Thursday, December 23, 2010

GILLS AROUND THE GREEN

GILLS AROUND THE GREEN

Eastern Angles at the Sir John Mills Theatre, Ipswich




Maybe the front row wasn't such a good idea. We chased the horse round the stage, wielded an inflatable hammer, as well as barking like a fox and being stung by a jellyfish. Didn't dare take out the notebook, either, so I hope I've got this about right ...
Gills Around The Green is the twelfth show that Julian Harries and Pat Whymark have penned for the cosy John Mills Theatre.
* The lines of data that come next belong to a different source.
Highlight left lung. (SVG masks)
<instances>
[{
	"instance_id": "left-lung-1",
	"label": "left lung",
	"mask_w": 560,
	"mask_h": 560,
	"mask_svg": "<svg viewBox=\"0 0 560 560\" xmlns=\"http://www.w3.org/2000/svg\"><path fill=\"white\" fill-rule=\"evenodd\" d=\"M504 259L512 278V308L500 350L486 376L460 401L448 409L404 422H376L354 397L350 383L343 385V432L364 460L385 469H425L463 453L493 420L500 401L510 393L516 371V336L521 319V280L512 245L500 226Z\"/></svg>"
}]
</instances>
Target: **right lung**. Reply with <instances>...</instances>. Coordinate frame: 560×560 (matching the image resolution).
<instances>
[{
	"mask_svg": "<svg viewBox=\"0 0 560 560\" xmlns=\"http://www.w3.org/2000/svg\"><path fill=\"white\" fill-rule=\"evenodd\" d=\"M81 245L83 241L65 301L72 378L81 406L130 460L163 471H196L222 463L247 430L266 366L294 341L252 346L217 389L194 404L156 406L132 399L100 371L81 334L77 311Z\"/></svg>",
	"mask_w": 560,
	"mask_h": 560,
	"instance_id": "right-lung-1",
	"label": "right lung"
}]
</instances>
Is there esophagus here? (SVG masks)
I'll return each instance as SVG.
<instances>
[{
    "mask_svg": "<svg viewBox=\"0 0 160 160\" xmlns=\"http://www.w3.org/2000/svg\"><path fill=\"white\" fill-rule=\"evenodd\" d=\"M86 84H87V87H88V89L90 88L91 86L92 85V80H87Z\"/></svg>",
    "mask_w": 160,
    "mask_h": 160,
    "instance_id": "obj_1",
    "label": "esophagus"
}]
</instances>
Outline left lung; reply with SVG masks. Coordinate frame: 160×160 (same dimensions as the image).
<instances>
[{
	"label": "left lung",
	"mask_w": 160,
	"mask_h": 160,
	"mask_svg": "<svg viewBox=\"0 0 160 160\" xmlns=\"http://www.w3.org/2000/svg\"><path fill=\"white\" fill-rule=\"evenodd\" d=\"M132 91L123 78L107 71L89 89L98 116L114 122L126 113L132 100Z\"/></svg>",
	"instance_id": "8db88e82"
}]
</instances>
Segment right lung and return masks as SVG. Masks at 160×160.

Eastern Angles have given us grade 1 daftness in the past, but this has to be the weirdest and the wackiest yet.
The crazy eco-fable started bizarre – Aqua Boy vs the evil Piscator played out in his bath-tub – and got more and more surreal with every new scene.
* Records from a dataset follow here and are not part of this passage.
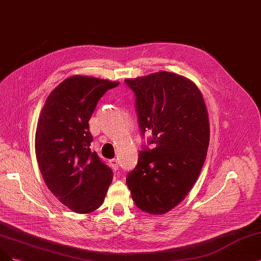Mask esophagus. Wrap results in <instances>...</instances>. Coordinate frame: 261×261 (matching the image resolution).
I'll use <instances>...</instances> for the list:
<instances>
[{
	"label": "esophagus",
	"mask_w": 261,
	"mask_h": 261,
	"mask_svg": "<svg viewBox=\"0 0 261 261\" xmlns=\"http://www.w3.org/2000/svg\"><path fill=\"white\" fill-rule=\"evenodd\" d=\"M111 166L114 170H118L119 169V161L116 159H113L111 160Z\"/></svg>",
	"instance_id": "obj_1"
}]
</instances>
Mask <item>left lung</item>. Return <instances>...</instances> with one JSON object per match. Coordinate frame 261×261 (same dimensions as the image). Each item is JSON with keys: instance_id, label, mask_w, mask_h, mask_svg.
Wrapping results in <instances>:
<instances>
[{"instance_id": "left-lung-1", "label": "left lung", "mask_w": 261, "mask_h": 261, "mask_svg": "<svg viewBox=\"0 0 261 261\" xmlns=\"http://www.w3.org/2000/svg\"><path fill=\"white\" fill-rule=\"evenodd\" d=\"M135 94L140 133L152 132L126 177L133 201L151 215L173 210L199 178L210 145V122L200 89L185 76L160 71L125 80Z\"/></svg>"}]
</instances>
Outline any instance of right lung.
Listing matches in <instances>:
<instances>
[{
  "label": "right lung",
  "mask_w": 261,
  "mask_h": 261,
  "mask_svg": "<svg viewBox=\"0 0 261 261\" xmlns=\"http://www.w3.org/2000/svg\"><path fill=\"white\" fill-rule=\"evenodd\" d=\"M120 83L73 75L47 97L35 133V153L45 184L77 214L96 211L112 182V169L91 150L88 121L98 100Z\"/></svg>",
  "instance_id": "obj_1"
}]
</instances>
Ready meals, plastic pollution, hunting, over-fishing and the future of the planet in general and Ipswich in particular – all these were checked along the way, in a scenario of inspired silliness.
Some ideas worked better than others – maybe this varies from audience to audience – but the costumes and the characters changed so frequently there was no chance of critical ennui. Amongst the more memorable notions: the cows – horned hats, pink udder handbags, black and white gowns – discussing the judging at the cattle show, and the Hairy Growlers [unevolved humans] with their cod-Shakespearean dialogue.
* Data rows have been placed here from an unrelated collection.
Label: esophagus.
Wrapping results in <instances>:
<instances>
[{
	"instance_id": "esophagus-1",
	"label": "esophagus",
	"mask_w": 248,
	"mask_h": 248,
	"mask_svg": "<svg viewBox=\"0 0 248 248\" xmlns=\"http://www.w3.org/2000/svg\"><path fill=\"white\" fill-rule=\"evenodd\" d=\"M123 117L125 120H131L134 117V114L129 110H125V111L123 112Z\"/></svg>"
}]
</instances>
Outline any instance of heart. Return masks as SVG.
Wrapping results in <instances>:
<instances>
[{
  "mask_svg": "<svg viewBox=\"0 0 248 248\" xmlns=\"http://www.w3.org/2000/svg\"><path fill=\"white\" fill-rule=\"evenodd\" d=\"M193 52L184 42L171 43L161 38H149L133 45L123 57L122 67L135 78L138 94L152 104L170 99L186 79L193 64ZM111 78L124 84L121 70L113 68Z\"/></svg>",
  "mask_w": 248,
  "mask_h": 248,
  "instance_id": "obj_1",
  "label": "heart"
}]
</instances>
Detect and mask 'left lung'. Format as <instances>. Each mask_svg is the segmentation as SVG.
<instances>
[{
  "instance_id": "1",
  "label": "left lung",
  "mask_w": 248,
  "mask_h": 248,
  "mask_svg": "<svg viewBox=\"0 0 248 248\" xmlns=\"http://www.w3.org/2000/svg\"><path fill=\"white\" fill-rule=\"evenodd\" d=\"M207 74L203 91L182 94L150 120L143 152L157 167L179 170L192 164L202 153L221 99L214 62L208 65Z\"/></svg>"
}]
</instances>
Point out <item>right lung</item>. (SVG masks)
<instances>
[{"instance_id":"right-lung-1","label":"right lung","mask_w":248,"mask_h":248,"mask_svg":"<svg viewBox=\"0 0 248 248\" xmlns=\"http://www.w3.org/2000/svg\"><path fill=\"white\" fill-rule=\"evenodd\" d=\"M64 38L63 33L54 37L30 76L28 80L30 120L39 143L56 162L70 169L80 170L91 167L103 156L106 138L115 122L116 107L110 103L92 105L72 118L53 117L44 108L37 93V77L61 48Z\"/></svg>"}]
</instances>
Harries himself grasped each preposterous persona with manic enthusiasm, from mad Professor Grimsby to Jasper, King of Eden. And, like his fellow actors, he gladly turned a hand to playing an impressive range of musical instruments.
He was joined on this mad journey through Thorpeness and a thousand fish jokes by Nicholas Agnew as Vernon Spratt [aka Aqua Boy], Kai Simmons as his mother and the sinister Bernard, Rose van Hooff as a Mermaid, Leda and Grimkin, and Holly Ashton as the posh Tory who's lost in the snow and foolishly falls in with Vernon.
Wonderful to see the irrepressible Mrs Giblets [canine superstar] back on the boards as a hypnotic hound.
The set looked like something left over from a 50s TV science fiction series, and the props showed all the inventive economy we've come to expect: the phone box, the fish tank, the bikes, the snow-bound car, all conjured up from next to nothing.
Helped of course, by the sell-out audience's willingness to use its fevered imagination, and the enthusiasm and energy of this talented company.